| Task brief |
Please reproduce every one of the following records word for word, keeping their order and line breaks.

==== Extracted information ====

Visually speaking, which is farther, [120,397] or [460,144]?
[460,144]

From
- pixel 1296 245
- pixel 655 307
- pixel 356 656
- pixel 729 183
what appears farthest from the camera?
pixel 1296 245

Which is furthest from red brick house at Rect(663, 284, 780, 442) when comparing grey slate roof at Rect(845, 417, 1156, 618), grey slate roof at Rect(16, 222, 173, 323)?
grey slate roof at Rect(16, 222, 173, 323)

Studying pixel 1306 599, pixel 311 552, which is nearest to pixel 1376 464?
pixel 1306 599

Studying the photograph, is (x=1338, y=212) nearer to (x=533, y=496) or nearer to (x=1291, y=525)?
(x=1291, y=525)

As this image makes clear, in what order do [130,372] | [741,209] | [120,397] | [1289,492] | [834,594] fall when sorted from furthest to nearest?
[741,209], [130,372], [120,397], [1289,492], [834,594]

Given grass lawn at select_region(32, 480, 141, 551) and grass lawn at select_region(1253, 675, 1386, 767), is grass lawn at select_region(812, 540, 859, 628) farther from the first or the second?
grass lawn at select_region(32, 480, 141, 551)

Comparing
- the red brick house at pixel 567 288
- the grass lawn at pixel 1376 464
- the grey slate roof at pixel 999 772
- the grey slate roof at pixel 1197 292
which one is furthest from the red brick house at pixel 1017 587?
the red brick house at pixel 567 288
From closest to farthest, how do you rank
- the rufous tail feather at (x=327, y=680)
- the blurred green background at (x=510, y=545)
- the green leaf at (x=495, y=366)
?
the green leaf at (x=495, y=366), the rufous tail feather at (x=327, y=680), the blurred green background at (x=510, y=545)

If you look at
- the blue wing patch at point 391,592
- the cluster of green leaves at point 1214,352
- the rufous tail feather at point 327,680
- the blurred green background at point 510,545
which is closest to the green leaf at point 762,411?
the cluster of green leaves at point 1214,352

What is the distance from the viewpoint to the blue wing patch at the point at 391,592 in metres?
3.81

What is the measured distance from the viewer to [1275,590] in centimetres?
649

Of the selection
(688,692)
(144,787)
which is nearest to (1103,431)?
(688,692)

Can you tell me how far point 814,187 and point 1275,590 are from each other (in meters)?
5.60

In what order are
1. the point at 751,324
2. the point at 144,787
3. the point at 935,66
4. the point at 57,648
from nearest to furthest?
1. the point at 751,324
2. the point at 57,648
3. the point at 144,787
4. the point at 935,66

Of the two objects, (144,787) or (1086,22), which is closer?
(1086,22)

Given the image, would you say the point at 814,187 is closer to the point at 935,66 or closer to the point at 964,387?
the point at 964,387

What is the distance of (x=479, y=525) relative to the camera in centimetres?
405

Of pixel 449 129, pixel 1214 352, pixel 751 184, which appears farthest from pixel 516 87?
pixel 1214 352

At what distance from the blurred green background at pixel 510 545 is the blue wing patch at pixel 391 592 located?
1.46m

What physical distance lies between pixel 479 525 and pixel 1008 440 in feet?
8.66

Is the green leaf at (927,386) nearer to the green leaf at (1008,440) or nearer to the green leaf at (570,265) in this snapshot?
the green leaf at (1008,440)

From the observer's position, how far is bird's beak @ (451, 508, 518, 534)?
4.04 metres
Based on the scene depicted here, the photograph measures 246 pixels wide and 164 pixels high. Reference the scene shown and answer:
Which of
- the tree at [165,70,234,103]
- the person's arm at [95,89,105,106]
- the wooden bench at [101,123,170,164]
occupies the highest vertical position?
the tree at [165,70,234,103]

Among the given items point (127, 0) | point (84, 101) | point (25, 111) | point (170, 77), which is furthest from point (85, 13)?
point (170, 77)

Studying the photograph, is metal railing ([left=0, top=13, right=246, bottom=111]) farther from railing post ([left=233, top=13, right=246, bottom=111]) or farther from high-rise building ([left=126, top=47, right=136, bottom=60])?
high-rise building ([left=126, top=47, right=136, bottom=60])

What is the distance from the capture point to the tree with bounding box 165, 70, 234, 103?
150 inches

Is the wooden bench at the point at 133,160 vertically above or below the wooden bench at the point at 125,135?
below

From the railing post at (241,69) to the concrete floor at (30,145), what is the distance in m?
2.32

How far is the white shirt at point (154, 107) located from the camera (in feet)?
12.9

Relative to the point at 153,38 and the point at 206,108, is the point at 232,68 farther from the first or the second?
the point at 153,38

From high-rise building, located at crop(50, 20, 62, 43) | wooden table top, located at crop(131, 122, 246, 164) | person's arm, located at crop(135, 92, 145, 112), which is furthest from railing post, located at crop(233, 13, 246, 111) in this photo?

====

| Solution to the exercise |
Visually speaking, which is farther, [120,397] or [460,144]?
[460,144]

From
- pixel 1296 245
- pixel 655 307
- pixel 356 656
- pixel 729 183
what appears farthest from the camera?
pixel 1296 245

Which is furthest from red brick house at Rect(663, 284, 780, 442) when comparing grey slate roof at Rect(845, 417, 1156, 618), grey slate roof at Rect(16, 222, 173, 323)?
grey slate roof at Rect(16, 222, 173, 323)

Studying pixel 1306 599, pixel 311 552, which is nearest to pixel 1376 464?
pixel 1306 599

Studying the photograph, is (x=1338, y=212) nearer to (x=533, y=496) or nearer to (x=1291, y=525)?
(x=1291, y=525)

As this image makes clear, in what order do [130,372] | [741,209] | [120,397] | [1289,492] | [834,594] fall when sorted from furthest to nearest?
[741,209], [130,372], [120,397], [1289,492], [834,594]

Given grass lawn at select_region(32, 480, 141, 551) and grass lawn at select_region(1253, 675, 1386, 767), is grass lawn at select_region(812, 540, 859, 628) farther from the first or the second?
grass lawn at select_region(32, 480, 141, 551)

Comparing
- the red brick house at pixel 567 288
- the grass lawn at pixel 1376 464
- the grey slate roof at pixel 999 772
- the grey slate roof at pixel 1197 292
which one is furthest from the red brick house at pixel 1017 587?
the red brick house at pixel 567 288
From closest to farthest, how do you rank
- the rufous tail feather at (x=327, y=680)
- the blurred green background at (x=510, y=545)
- the green leaf at (x=495, y=366)
?
the green leaf at (x=495, y=366), the rufous tail feather at (x=327, y=680), the blurred green background at (x=510, y=545)

If you look at
- the blue wing patch at point 391,592
- the cluster of green leaves at point 1214,352
- the rufous tail feather at point 327,680
- the blurred green background at point 510,545
which is closest to the green leaf at point 762,411?
the cluster of green leaves at point 1214,352

What is the distance from the viewpoint to the blue wing patch at the point at 391,592 in metres?
3.81

What is the measured distance from the viewer to [1275,590] in centimetres?
649

Of the selection
(688,692)
(144,787)
which is nearest to (1103,431)?
(688,692)

Can you tell me how far point 814,187 and point 1275,590 are from each other (in meters)?
5.60

In what order are
1. the point at 751,324
2. the point at 144,787
3. the point at 935,66
4. the point at 57,648
from nearest to furthest?
1. the point at 751,324
2. the point at 57,648
3. the point at 144,787
4. the point at 935,66

Of the two objects, (144,787) or (1086,22), which is closer?
(1086,22)

Given the image, would you say the point at 814,187 is closer to the point at 935,66 or closer to the point at 964,387?
the point at 964,387

What is the distance of (x=479, y=525) relative to the camera in centimetres?
405

Of pixel 449 129, pixel 1214 352, pixel 751 184, which appears farthest from pixel 516 87?
pixel 1214 352

At what distance from the blurred green background at pixel 510 545 is the blue wing patch at pixel 391 592 located?
1.46m

What physical distance lies between pixel 479 525 and pixel 1008 440 in feet?
8.66

Is the green leaf at (927,386) nearer to the green leaf at (1008,440) or nearer to the green leaf at (570,265) in this snapshot?
the green leaf at (1008,440)

From the observer's position, how far is bird's beak @ (451, 508, 518, 534)?
4.04 metres
Based on the scene depicted here, the photograph measures 246 pixels wide and 164 pixels high. Reference the scene shown and answer:
Which of
- the tree at [165,70,234,103]
- the person's arm at [95,89,105,106]
- the wooden bench at [101,123,170,164]
occupies the highest vertical position?
the tree at [165,70,234,103]

Among the given items point (127, 0) | point (84, 101) | point (25, 111) | point (170, 77), which is furthest from point (85, 13)?
point (170, 77)

Studying the photograph, is metal railing ([left=0, top=13, right=246, bottom=111]) farther from railing post ([left=233, top=13, right=246, bottom=111]) or farther from high-rise building ([left=126, top=47, right=136, bottom=60])?
high-rise building ([left=126, top=47, right=136, bottom=60])

What is the distance from the capture point to the tree with bounding box 165, 70, 234, 103?
150 inches

Is the wooden bench at the point at 133,160 vertically above or below the wooden bench at the point at 125,135?
below

From the railing post at (241,69) to the concrete floor at (30,145), what is the distance in m?
2.32

How far is the white shirt at point (154, 107) located from the camera (in feet)?
12.9

Relative to the point at 153,38 and the point at 206,108, is the point at 232,68 farther from the first or the second?
the point at 153,38

From high-rise building, located at crop(50, 20, 62, 43) | wooden table top, located at crop(131, 122, 246, 164) | person's arm, located at crop(135, 92, 145, 112), which is furthest from railing post, located at crop(233, 13, 246, 111) in this photo?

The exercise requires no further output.